Dark Sun is a harsh desert world where traditional fantasy races have adapted to the wasteland in exotic new ways, and civilization is found in teeming city-states in the grip of nigh unrivaled tyrant Sorcerer-Kings who dominate their population with Mind as well as forbidden Magic.  It is a mix of Dune, Mad Max, Gladiator, Tolkien by way of Conan, and the ancient historical world (think Rome, Greece, etc.) all weaved together and honed into a fine point by the visionary artwork of Brom.

I first saw the AD&D Dark Sun Boxed Set cover when I was a young one and I never got over the siren song of the savage tablelands of Athas. 

When D&D 4th edition rolled around, Dark Sun was revisited as the Dark Sun Campaign Setting: A 4th Edition D&D Supplement.  On free RPG Day in 2010, the adventure book Bloodsand Arena was released, and this book had the very good idea of making the uniqueness of Dark Sun front and center by summarizing the Eight Characteristics of Athas in single sentences, which I will reiterate below.  

Eight Characteristics of Athas

1. The World Is a Desert

2. The World Is Savage

3. Metal Is Scarce

4. Arcane Magic Defiles the World

5. Sorcerer-Kings Rules the City-States

6. The Gods Are Silent

7. Fierce Monsters Roam the World

8. Familiar Races Aren’t What You Expect 

Each of these eight characteristics were further explored in about three paragraphs each, but this list serves as a quick and dirty primer for what players can expect about the Dark Sun world. 


What I am doing with Dark Sun, is adapting the setting and its mechanics to an OSR ruleset that is more lightweight than most systems. I am familiar with AD&D, as I started with those rules when I was first introduced to Dungeons and Dragons in the 90s.  I think the AD&D rules are overly fiddly in general, so I am not using that system to run Dark Sun.  

I enjoy the OSR heartbreaker Begone, FOE! written by mellonbread and magnificentophat so I am working on adapting Dark Sun to that system, because it is a streamlined short system of approximately 20 pages. The most current version of Begone, FOE! is Revision 15.

SUPPLIED DATA
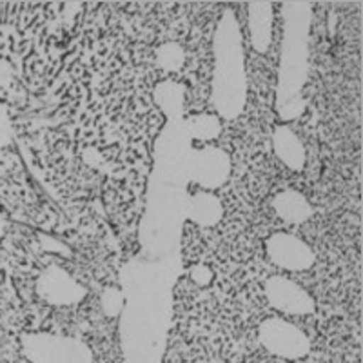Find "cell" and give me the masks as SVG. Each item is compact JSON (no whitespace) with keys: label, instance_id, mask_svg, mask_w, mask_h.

TASK SET
• A. From the Dark Sun post, extract the passage from "I enjoy the" up to and including "is Revision 15.".
• B. List the eight characteristics of Athas named in the Dark Sun post.
• C. Proceed with the Dark Sun post from the point where it stops.

ANSWERS GIVEN
• A.
I enjoy the OSR heartbreaker Begone, FOE! written by mellonbread and magnificentophat so I am working on adapting Dark Sun to that system, because it is a streamlined short system of approximately 20 pages. The most current version of Begone, FOE! is Revision 15.

• B.
1. The World Is a Desert
2. The World Is Savage
3. Metal Is Scarce
4. Arcane Magic Defiles the World
5. Sorcerer-Kings Rules the City-States
6. The Gods Are Silent
7. Fierce Monsters Roam the World
8. Familiar Races Aren’t What You Expect

• C.
For me this is a long-term project that I work on in the background occasionally. I am documenting this on the blog to motivate myself and archive material that hopefully someone else may find useful.

 

While wrestling with translating mechanics and rules from one system to another, I find it is easy for myself to sort of lose sight of the overall vison of Dark Sun that I want to portray to the players.  To remedy this, I have written up something I called “Bits and Pieces,” which are sensory focused descriptions that I want to put into my games.  I may turn these descriptions into characters, setpieces or experiences.  Each of these description fragments are intended to be independent of each other.  

Bits and Pieces

1. A female dancer on a stone table in a tavern. A psionic tattoo of a sandworm on her chest and stomach undulates in electric blue as she spins with a skirt made of alternating vivid red and green elbow-length feathers.

2. A contraband merchant beckons you into a shadowed alley. Suddenly a bandanna wearing man puts a blowgun to his lips and your world explodes into twinkling purple cloying dust…then the darkness of slumber.

3. A craftsman baking thin, brittle clay tablets that crawl with iridescent yellow letters, written by a psionic scribe.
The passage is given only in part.